İyi Parti İktisat Siyasetleri Lideri Bilge Yılmaz, “Kılıçdaroğlu’nun adaylığına pürüz olamadığım için milletimizden samimi olarak özür diliyorum” dedi.
Yılmaz, CHP Genel Lideri Kemal Kılıçdaroğlu’nun dün akşam Habertürk prorgramında, Zafer Partisi Genel Lideri Ümit Özdağ ile seçimlerden evvel imzaladıkları mutabakatla ilgili, “Bu protokol kamuoyuna açık bir protokol değil. Münasebetiyle ikimizin namusuna teslim edilmiş bir protokoldür” kelamlarına reaksiyon gösterdi.
Yılmaz, “Bu ülke beşerinin umutlarını ve kurumlarını, kendi şahsi mülküymüş üzere kapalı kapılar arkasında pazarlamak ve yola birlikte çıktığı ortaklarının gerisinden iş çevirmek ne demokratik teamüllere ne de siyasi etiğe sığar” görüşünü aktardı.
Yılmaz, toplumsal medya hesabından yaptığı paylaşımda bahisle ilgili şu tabirleri kullandı:
“Geride bıraktığımız başkanlık seçimlerini muhalefet kaybetmiştir ve Millet İttifakı’nın üyeleri olarak bunun sorumluluğunu üstlenmekten hiçbirimiz kaçamayız.

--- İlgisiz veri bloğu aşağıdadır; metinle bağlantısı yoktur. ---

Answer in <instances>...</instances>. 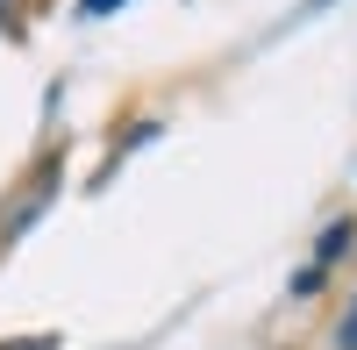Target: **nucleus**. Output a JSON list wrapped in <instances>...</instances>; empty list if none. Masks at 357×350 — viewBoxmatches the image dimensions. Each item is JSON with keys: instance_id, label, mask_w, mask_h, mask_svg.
Segmentation results:
<instances>
[{"instance_id": "1", "label": "nucleus", "mask_w": 357, "mask_h": 350, "mask_svg": "<svg viewBox=\"0 0 357 350\" xmlns=\"http://www.w3.org/2000/svg\"><path fill=\"white\" fill-rule=\"evenodd\" d=\"M357 243V222H329V229H321V243H314V265L301 272V279H293V294H314V286L321 279H329V265H336V257Z\"/></svg>"}, {"instance_id": "2", "label": "nucleus", "mask_w": 357, "mask_h": 350, "mask_svg": "<svg viewBox=\"0 0 357 350\" xmlns=\"http://www.w3.org/2000/svg\"><path fill=\"white\" fill-rule=\"evenodd\" d=\"M336 350H357V294H350V307H343V322H336Z\"/></svg>"}, {"instance_id": "3", "label": "nucleus", "mask_w": 357, "mask_h": 350, "mask_svg": "<svg viewBox=\"0 0 357 350\" xmlns=\"http://www.w3.org/2000/svg\"><path fill=\"white\" fill-rule=\"evenodd\" d=\"M114 8H129V0H79V15H114Z\"/></svg>"}]
</instances>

Milletimize ödemek zorunda olduğumuz bir özür ve özeleştiri borcumuz var. Bunu yapmadan, ne halkımızın temsilini gerçekleştirebiliriz ne de insanlara bir yol haritası sunabiliriz.
“Samimi olarak özür diliyorum”
Kendi adıma, geride bıraktığımız seçimlerde Kemal Kılıçdaroğlu’nun adaylığına mahzur olamadığım için milletimizden samimi olarak özür diliyorum. Ve bu özrü, yalnızca seçimleri kaybettiğimiz için değil tıpkı vakitte Kemal Kılıçdaroğlu’nun adaylığı elde etmek ve seçimleri kazanmak için kullandığı tekniklerle yeteri kadar gayret edemediğim için diliyorum. Seçim kampanyasını popülizme indirgeyen, eleştirdiği bireye dönüşen ve gerçek siyasetler üretemeyen bir isim/ekip Türkiye’nin mukadderatını belirlememeliydi.
Bu ülke beşerinin umutlarını ve kurumlarını, kendi şahsi mülküymüş üzere kapalı kapılar gerisinde pazarlamak ve yola birlikte çıktığı ortaklarının gerisinden iş çevirmek ne demokratik teamüllere ne de siyasi etiğe sığar. Maalesef muhalefetteki dar bir çıkar kümesi toplumdaki güçlü değişim iradesini kendi emelleri ve siyasi ikballeri için kullanmaktan hicap duymuyor.
Ҫözmemiz ve yakın tarihe bakıp yüzleşmemiz gereken buna misal birçok sorun olduğunu görüyorum. Muhalefete hâkim olan linç kültürünü, medya manipülasyonuyla sonuç elde etme kurnazlığını, komplo teorileriyle insanları yaftalamayı, itibarsızlaştırma kampanyalarını ve entrikayı siyaset zannetme eğilimini büsbütün reddetmeliyiz. Bunu başarmadan atacağımız her siyasi adım bizi milletten uzaklaştıracak ve onların gözünde yozlaştıracaktır.
Milyonlarca insanımızın her gün daha da fakir, umutsuz ve depresif biçimde hayatına devam etmesine şahitlik etmek bana acı veriyor. Bunu değiştirmeden, insanlarımızın yüzünü güldürmeden hiçbir yere gitmeyeceğiz.
Düştüğümüz yerden bir avuç toprak alıp tekrar ayağa kalkacağız. BİZ BURADAYIZ!”